_Task statement_
If you see a picture in the data below, omit it and copy the rest exactly.

_Extracted material_
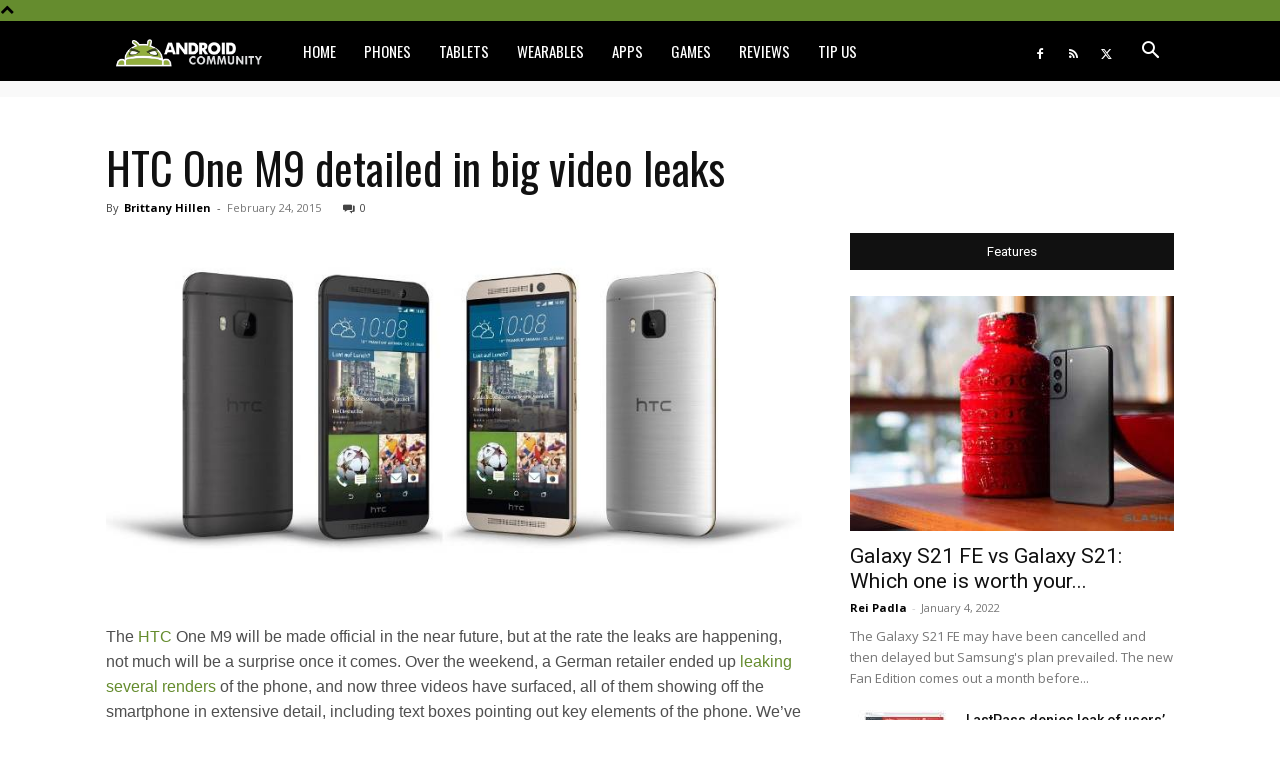

--- FILE ---
content_type: application/javascript; charset=UTF-8
request_url: https://www.zergnet.com/output.js?id=89742&time=1769273804933&sc=1&callback=json770938
body_size: 1190
content:
json770938("<div class='zerghead'><span class='zergheader'>From the Web<\/span><a href=\"https:\/\/www.zergnet.com\/privacy-widget\" target=\"_blank\" class='zergattribution'>by ZergNet<\/a><\/div>\r\n<div class=\"zerglayoutcl\"><div class=\"zergrow\">\n\t\t\t<div class=\"zergentity\">\n\t\t\t\t<a href=\"https:\/\/www.zergnet.com\/i\/8712003\/89742\/0\/0\/0\/1\" target=\"_blank\" class=\"zergimg\" rel=\"nofollow\">\n\t\t\t\t\t<img loading=\"lazy\" src=\"https:\/\/img4.zergnet.com\/8712003_300.jpg\" nopin=\"true\" data-pin-no-hover=\"true\" >\n\t\t\t\t<\/a>\n\t\t\t\t<div class=\"zergheadline\">\n\t\t\t\t\t<a href=\"https:\/\/www.zergnet.com\/i\/8712003\/89742\/0\/0\/0\/1\" target=\"_blank\"  rel=\"nofollow\">The Dark Truth About Stephen Hawking Has Spilled Out<\/a>\n\t\t\t\t<\/div>\n\t\t\t<\/div>\n\t\t\t<div class=\"zergentity\">\n\t\t\t\t<a href=\"https:\/\/www.zergnet.com\/i\/8696065\/89742\/0\/0\/0\/2\" target=\"_blank\" class=\"zergimg\" rel=\"nofollow\">\n\t\t\t\t\t<img loading=\"lazy\" src=\"https:\/\/img2.zergnet.com\/8696065_300.jpg\" nopin=\"true\" data-pin-no-hover=\"true\" >\n\t\t\t\t<\/a>\n\t\t\t\t<div class=\"zergheadline\">\n\t\t\t\t\t<a href=\"https:\/\/www.zergnet.com\/i\/8696065\/89742\/0\/0\/0\/2\" target=\"_blank\"  rel=\"nofollow\">The Most Inbred People To Ever Exist Are Not Easy To Look At<\/a>\n\t\t\t\t<\/div>\n\t\t\t<\/div>\n\t\t\t<div class=\"zergentity\">\n\t\t\t\t<a href=\"https:\/\/www.zergnet.com\/i\/8711492\/89742\/0\/0\/0\/3\" target=\"_blank\" class=\"zergimg\" rel=\"nofollow\">\n\t\t\t\t\t<img loading=\"lazy\" src=\"https:\/\/img1.zergnet.com\/8711492_300.jpg\" nopin=\"true\" data-pin-no-hover=\"true\" >\n\t\t\t\t<\/a>\n\t\t\t\t<div class=\"zergheadline\">\n\t\t\t\t\t<a href=\"https:\/\/www.zergnet.com\/i\/8711492\/89742\/0\/0\/0\/3\" target=\"_blank\"  rel=\"nofollow\">This Car&#039;s Impressive Transmission Is Nearly Indestructible<\/a>\n\t\t\t\t<\/div>\n\t\t\t<\/div>\n\t\t\t<div class=\"zergentity\">\n\t\t\t\t<a href=\"https:\/\/www.zergnet.com\/i\/8707790\/89742\/0\/0\/0\/4\" target=\"_blank\" class=\"zergimg\" rel=\"nofollow\">\n\t\t\t\t\t<img loading=\"lazy\" src=\"https:\/\/img5.zergnet.com\/8707790_300.jpg\" nopin=\"true\" data-pin-no-hover=\"true\" >\n\t\t\t\t<\/a>\n\t\t\t\t<div class=\"zergheadline\">\n\t\t\t\t\t<a href=\"https:\/\/www.zergnet.com\/i\/8707790\/89742\/0\/0\/0\/4\" target=\"_blank\"  rel=\"nofollow\">Your Old Dvd Player Has A Secret &amp; Genius Second Use<\/a>\n\t\t\t\t<\/div>\n\t\t\t<\/div><\/div><\/div><div style=\"clear: both\"><\/div><style type='text\/css'>#zergnet-widget-89742 .zerglayoutcl {\r\nwidth: 100%;\r\n}\r\n\r\n#zergnet-widget-89742 .zergentity {\r\nfloat: left;\r\nwidth: 48%;\r\nmargin-left: 4%;\r\nmargin-bottom: 15px;\r\noverflow: hidden;\r\n}\r\n\r\n#zergnet-widget-89742 .zergentity:nth-of-type(2n+1) {\r\nmargin-left: 0;\r\nclear: both;\r\n}\r\n\r\n#zergnet-widget-89742 .zerghead {\r\ndisplay: block;\r\nmargin-bottom: 15px;\r\nline-height: 14px;\r\n}\r\n\r\n#zergnet-widget-89742 .zerghead::after {\r\ndisplay: block;\r\ncontent: \"\";\r\nclear: both;\r\n}\r\n\r\n#zergnet-widget-89742 .zergheader {\r\nfloat: left;\r\ncolor: #fff;\r\nfont-size: 14px;\r\nfont-weight: 700;\r\nfont-family: Oswald,Arial,sans-serif;\r\nbackground: #658c2e;\r\npadding: 6px 8px;\r\ntext-transform: uppercase;\r\n}\r\n\r\n#zergnet-widget-89742 .zergattribution {\r\nfloat: right;\r\npadding-top: 6px;\r\ncolor: #999;\r\nfont-size: 12px;\r\nfont-weight: normal;\r\nfont-family: Oswald,Arial,sans-serif;\r\ntext-decoration: none;\r\n}\r\n\r\n#zergnet-widget-89742 .zergheadline {\r\nwidth: 100%;\r\nmargin-top: 6px;\r\nbox-sizing: border-box;\r\ntext-align: left;\r\nline-height: 18px;\r\n}\r\n\r\n#zergnet-widget-89742 .zergheadline a {\r\ncolor: rgb(37, 37, 37);\r\nfont-size: 15px;\r\nfont-weight: bold;\r\nfont-family: Oswald,Arial,sans-serif;\r\ntext-decoration: none;\r\n}\r\n\r\n#zergnet-widget-89742 .zergheadline a:hover {\r\ncolor: #658c2e;\r\n}\r\n\r\n#zergnet-widget-89742 .zergentity img {\r\ndisplay: block;\r\nwidth: 100%;\r\nheight: auto;\r\n}<\/style>",[4194901854,2054119139,1057455069,250321366])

_Solution for this exercise_
--- FILE ---
content_type: application/javascript; charset=UTF-8
request_url: https://www.zergnet.com/output.js?id=89742&time=1769273804933&sc=1&callback=json770938
body_size: 1190
content:
json770938("<div class='zerghead'><span class='zergheader'>From the Web<\/span><a href=\"https:\/\/www.zergnet.com\/privacy-widget\" target=\"_blank\" class='zergattribution'>by ZergNet<\/a><\/div>\r\n<div class=\"zerglayoutcl\"><div class=\"zergrow\">\n\t\t\t<div class=\"zergentity\">\n\t\t\t\t<a href=\"https:\/\/www.zergnet.com\/i\/8712003\/89742\/0\/0\/0\/1\" target=\"_blank\" class=\"zergimg\" rel=\"nofollow\">\n\t\t\t\t\t<img loading=\"lazy\" src=\"https:\/\/img4.zergnet.com\/8712003_300.jpg\" nopin=\"true\" data-pin-no-hover=\"true\" >\n\t\t\t\t<\/a>\n\t\t\t\t<div class=\"zergheadline\">\n\t\t\t\t\t<a href=\"https:\/\/www.zergnet.com\/i\/8712003\/89742\/0\/0\/0\/1\" target=\"_blank\"  rel=\"nofollow\">The Dark Truth About Stephen Hawking Has Spilled Out<\/a>\n\t\t\t\t<\/div>\n\t\t\t<\/div>\n\t\t\t<div class=\"zergentity\">\n\t\t\t\t<a href=\"https:\/\/www.zergnet.com\/i\/8696065\/89742\/0\/0\/0\/2\" target=\"_blank\" class=\"zergimg\" rel=\"nofollow\">\n\t\t\t\t\t<img loading=\"lazy\" src=\"https:\/\/img2.zergnet.com\/8696065_300.jpg\" nopin=\"true\" data-pin-no-hover=\"true\" >\n\t\t\t\t<\/a>\n\t\t\t\t<div class=\"zergheadline\">\n\t\t\t\t\t<a href=\"https:\/\/www.zergnet.com\/i\/8696065\/89742\/0\/0\/0\/2\" target=\"_blank\"  rel=\"nofollow\">The Most Inbred People To Ever Exist Are Not Easy To Look At<\/a>\n\t\t\t\t<\/div>\n\t\t\t<\/div>\n\t\t\t<div class=\"zergentity\">\n\t\t\t\t<a href=\"https:\/\/www.zergnet.com\/i\/8711492\/89742\/0\/0\/0\/3\" target=\"_blank\" class=\"zergimg\" rel=\"nofollow\">\n\t\t\t\t\t<img loading=\"lazy\" src=\"https:\/\/img1.zergnet.com\/8711492_300.jpg\" nopin=\"true\" data-pin-no-hover=\"true\" >\n\t\t\t\t<\/a>\n\t\t\t\t<div class=\"zergheadline\">\n\t\t\t\t\t<a href=\"https:\/\/www.zergnet.com\/i\/8711492\/89742\/0\/0\/0\/3\" target=\"_blank\"  rel=\"nofollow\">This Car&#039;s Impressive Transmission Is Nearly Indestructible<\/a>\n\t\t\t\t<\/div>\n\t\t\t<\/div>\n\t\t\t<div class=\"zergentity\">\n\t\t\t\t<a href=\"https:\/\/www.zergnet.com\/i\/8707790\/89742\/0\/0\/0\/4\" target=\"_blank\" class=\"zergimg\" rel=\"nofollow\">\n\t\t\t\t\t<img loading=\"lazy\" src=\"https:\/\/img5.zergnet.com\/8707790_300.jpg\" nopin=\"true\" data-pin-no-hover=\"true\" >\n\t\t\t\t<\/a>\n\t\t\t\t<div class=\"zergheadline\">\n\t\t\t\t\t<a href=\"https:\/\/www.zergnet.com\/i\/8707790\/89742\/0\/0\/0\/4\" target=\"_blank\"  rel=\"nofollow\">Your Old Dvd Player Has A Secret &amp; Genius Second Use<\/a>\n\t\t\t\t<\/div>\n\t\t\t<\/div><\/div><\/div><div style=\"clear: both\"><\/div><style type='text\/css'>#zergnet-widget-89742 .zerglayoutcl {\r\nwidth: 100%;\r\n}\r\n\r\n#zergnet-widget-89742 .zergentity {\r\nfloat: left;\r\nwidth: 48%;\r\nmargin-left: 4%;\r\nmargin-bottom: 15px;\r\noverflow: hidden;\r\n}\r\n\r\n#zergnet-widget-89742 .zergentity:nth-of-type(2n+1) {\r\nmargin-left: 0;\r\nclear: both;\r\n}\r\n\r\n#zergnet-widget-89742 .zerghead {\r\ndisplay: block;\r\nmargin-bottom: 15px;\r\nline-height: 14px;\r\n}\r\n\r\n#zergnet-widget-89742 .zerghead::after {\r\ndisplay: block;\r\ncontent: \"\";\r\nclear: both;\r\n}\r\n\r\n#zergnet-widget-89742 .zergheader {\r\nfloat: left;\r\ncolor: #fff;\r\nfont-size: 14px;\r\nfont-weight: 700;\r\nfont-family: Oswald,Arial,sans-serif;\r\nbackground: #658c2e;\r\npadding: 6px 8px;\r\ntext-transform: uppercase;\r\n}\r\n\r\n#zergnet-widget-89742 .zergattribution {\r\nfloat: right;\r\npadding-top: 6px;\r\ncolor: #999;\r\nfont-size: 12px;\r\nfont-weight: normal;\r\nfont-family: Oswald,Arial,sans-serif;\r\ntext-decoration: none;\r\n}\r\n\r\n#zergnet-widget-89742 .zergheadline {\r\nwidth: 100%;\r\nmargin-top: 6px;\r\nbox-sizing: border-box;\r\ntext-align: left;\r\nline-height: 18px;\r\n}\r\n\r\n#zergnet-widget-89742 .zergheadline a {\r\ncolor: rgb(37, 37, 37);\r\nfont-size: 15px;\r\nfont-weight: bold;\r\nfont-family: Oswald,Arial,sans-serif;\r\ntext-decoration: none;\r\n}\r\n\r\n#zergnet-widget-89742 .zergheadline a:hover {\r\ncolor: #658c2e;\r\n}\r\n\r\n#zergnet-widget-89742 .zergentity img {\r\ndisplay: block;\r\nwidth: 100%;\r\nheight: auto;\r\n}<\/style>",[4194901854,2054119139,1057455069,250321366])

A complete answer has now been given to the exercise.